Text provided —
Violet didn’t have to ask twice, and soon Grube was out happily scouring the landscape for some hot new wheels around Philadelphia, where the couple lived. The catch was he was given a budget of $3,000.
“This was in summer of ’67 when we started looking. I went looking at car lots, and I was looking at ‘67s … In those days you could buy a car at a used car lot that 3 to 6 months old, it was very common. People would get a new one of these, drive it for a few months and decide they didn’t like it and bring it back. So I was looking at ‘67s and they were all $3,400 to $3,800, which was over my budget. Then I went to the newspaper ads … and I saw an ad for a ’65 and he wanted $3,300. I thought well, that’s a little closer.”
At first, Grube balked at the deal when the seller held firm on the price on the ‘65, which had 28,000 miles on the odometer at the time. After a couple of weeks had gone buy, Grube talked to the seller again and the pair eventually haggled out a price of $2,850 and Grube had his first Corvette.
For the next 18 years, Grube drove the wheels off his baby. Finally, in 1985, he says he put the Corvette into semi-retirement and quit driving it every day. He’s not sure exactly how many miles were on the car at the time because the odometer quit working back in 1969. He estimates it’s got 180,000-plus on it today.
1965: Full speed ahead
The 1965 Corvette was two years removed from its major restyling for 1963 and arguable the best version yet of the “Great American Sports Car.” The aesthetics were cleaned up slightly outside and the model year marked a a few big performance improvements. Chief among them were four-wheel disc brakes, and the mid-year introduction of the big-block 396-cid engine option. A new hood without indentations was standard, but cars with a new big-block used a special hood with a funnel-shaped “power blister” air scoop. Interior updates included instruments that were changed to a flat-dial, straight-needle design with an aircraft-type influence. The seats had improved support and one-piece molded inside door panels were introduced. Standard equipment included: tachometer; safety belts; heater and defroster; windshield washer; outside rearview mirror; dual exhaust; electric clock; carpeting; manually-operated top (convertible) and sun visors.

Given data —
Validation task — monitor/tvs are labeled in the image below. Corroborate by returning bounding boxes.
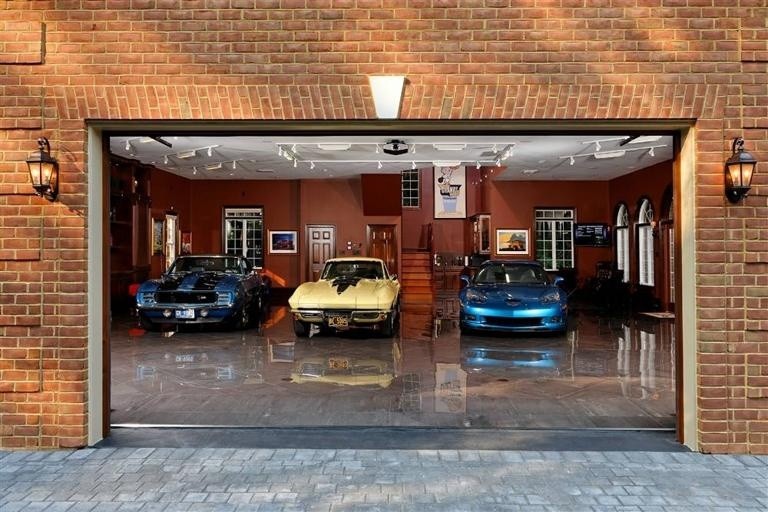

Tasks and exercises —
a: In the Corvette article, what price did Grube and the seller finally agree on for the '65?
b: Please return the Corvette article's wording from "For the next" down to "on it today.", copied word for word.

Results of the tasks —
a: $2,850

b:
For the next 18 years, Grube drove the wheels off his baby. Finally, in 1985, he says he put the Corvette into semi-retirement and quit driving it every day. He’s not sure exactly how many miles were on the car at the time because the odometer quit working back in 1969. He estimates it’s got 180,000-plus on it today.